Opening tonight is local singer-songwriter Brigid O’Neill and she is accompanied this evening by John Fitzpatrick on violin. We get treated to some of Brigid’s better-known songs such as ‘Don’t Make Me Go To Town’ alongside some interesting new material of which ‘Rewired’ stands out.
Brigid explains the influence of recent trips to Nashville and how this has affected her songwriting. Her set is very well-received by an appreciative audience and Fitzpatrick’s violin adds a warmth and complexity to some of the slower numbers.
Brady takes the stage at 9.15 on the dot, he strolls on whilst strumming the opening chords to ‘The Law of Love’. The deep bass tones of his Lowden guitar fill the church and he is obviously in good form tonight, all smiles and laughter. From the outset you are reminded of how good a guitarist Brady is; switching from blues to country to jazz to pop and then back to Hank Williams to cover ‘You Win Again’, complete with a spot of yodelling.
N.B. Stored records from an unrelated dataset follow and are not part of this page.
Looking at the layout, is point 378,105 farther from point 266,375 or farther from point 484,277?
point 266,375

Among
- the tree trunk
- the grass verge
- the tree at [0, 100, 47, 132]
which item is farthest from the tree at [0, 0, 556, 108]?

There’s no album to promote, so tonight it looks like we’re going be treated to a retrospective from the last 40-50 years. Although he plays a few tracks from last years’ Unfinished Business, these only seem to act as a springboard in order to dive into his back catalogue.
The bittersweet but catchy pop of ‘Nobody Knows’ is followed by the intricate guitar of ‘Rainbow’, a song Brady explains, about second chances and falling in love again. Brady switches to the keyboards for a song from 1985’s Back To The Centre and then we’re treated to the jazz-piano style of ‘Unfinished Business’.
He takes the bouzouki for the politically incorrect ‘Wearin’ the Britches’ which he follows with a Planxty-era instrumental called ‘Out The Door And Over The Wall’ which he informs us was written in response to Andy Irvine’s obsession with Balkan-influenced music at the time. There’s a lot of banter with the crowd when Brady forgets the words to ‘Wearin’ the Britches’, but he perseveres until he gets them right.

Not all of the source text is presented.